> The task:
Lay out every line of the records below as a JSON list of strings, one string per line, with blank lines left out.

◇ ◇ ◇ ◇ ◇ ◇ ◇

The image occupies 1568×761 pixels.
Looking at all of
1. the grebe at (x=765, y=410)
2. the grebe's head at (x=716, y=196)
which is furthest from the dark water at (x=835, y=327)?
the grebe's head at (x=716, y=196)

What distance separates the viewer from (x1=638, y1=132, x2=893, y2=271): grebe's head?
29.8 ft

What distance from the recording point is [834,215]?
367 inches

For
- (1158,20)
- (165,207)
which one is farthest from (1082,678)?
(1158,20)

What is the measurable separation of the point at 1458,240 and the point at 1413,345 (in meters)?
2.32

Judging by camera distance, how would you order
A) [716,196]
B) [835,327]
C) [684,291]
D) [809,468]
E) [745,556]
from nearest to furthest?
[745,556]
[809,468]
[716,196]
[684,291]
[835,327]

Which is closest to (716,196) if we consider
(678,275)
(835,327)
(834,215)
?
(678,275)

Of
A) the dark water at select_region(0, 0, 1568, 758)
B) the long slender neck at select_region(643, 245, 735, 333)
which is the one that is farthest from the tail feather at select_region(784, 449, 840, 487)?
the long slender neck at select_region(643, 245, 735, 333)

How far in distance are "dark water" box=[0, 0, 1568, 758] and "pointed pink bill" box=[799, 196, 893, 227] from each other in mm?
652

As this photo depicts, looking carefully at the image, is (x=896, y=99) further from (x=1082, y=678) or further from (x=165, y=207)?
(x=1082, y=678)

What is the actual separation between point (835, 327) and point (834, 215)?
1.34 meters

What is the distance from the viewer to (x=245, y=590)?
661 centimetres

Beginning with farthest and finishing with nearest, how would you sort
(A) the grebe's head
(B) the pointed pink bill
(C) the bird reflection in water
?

◇ ◇ ◇ ◇ ◇ ◇ ◇

> Full answer:
[
  "The image occupies 1568×761 pixels.",
  "Looking at all of",
  "1. the grebe at (x=765, y=410)",
  "2. the grebe's head at (x=716, y=196)",
  "which is furthest from the dark water at (x=835, y=327)?",
  "the grebe's head at (x=716, y=196)",
  "What distance separates the viewer from (x1=638, y1=132, x2=893, y2=271): grebe's head?",
  "29.8 ft",
  "What distance from the recording point is [834,215]?",
  "367 inches",
  "For",
  "- (1158,20)",
  "- (165,207)",
  "which one is farthest from (1082,678)?",
  "(1158,20)",
  "What is the measurable separation of the point at 1458,240 and the point at 1413,345 (in meters)?",
  "2.32",
  "Judging by camera distance, how would you order",
  "A) [716,196]",
  "B) [835,327]",
  "C) [684,291]",
  "D) [809,468]",
  "E) [745,556]",
  "from nearest to furthest?",
  "[745,556]",
  "[809,468]",
  "[716,196]",
  "[684,291]",
  "[835,327]",
  "Which is closest to (716,196) if we consider",
  "(678,275)",
  "(835,327)",
  "(834,215)",
  "?",
  "(678,275)",
  "Of",
  "A) the dark water at select_region(0, 0, 1568, 758)",
  "B) the long slender neck at select_region(643, 245, 735, 333)",
  "which is the one that is farthest from the tail feather at select_region(784, 449, 840, 487)?",
  "the long slender neck at select_region(643, 245, 735, 333)",
  "How far in distance are \"dark water\" box=[0, 0, 1568, 758] and \"pointed pink bill\" box=[799, 196, 893, 227] from each other in mm?",
  "652",
  "As this photo depicts, looking carefully at the image, is (x=896, y=99) further from (x=1082, y=678) or further from (x=165, y=207)?",
  "(x=1082, y=678)",
  "What is the actual separation between point (835, 327) and point (834, 215)?",
  "1.34 meters",
  "What is the distance from the viewer to (x=245, y=590)?",
  "661 centimetres",
  "Beginning with farthest and finishing with nearest, how would you sort",
  "(A) the grebe's head",
  "(B) the pointed pink bill",
  "(C) the bird reflection in water",
  "?"
]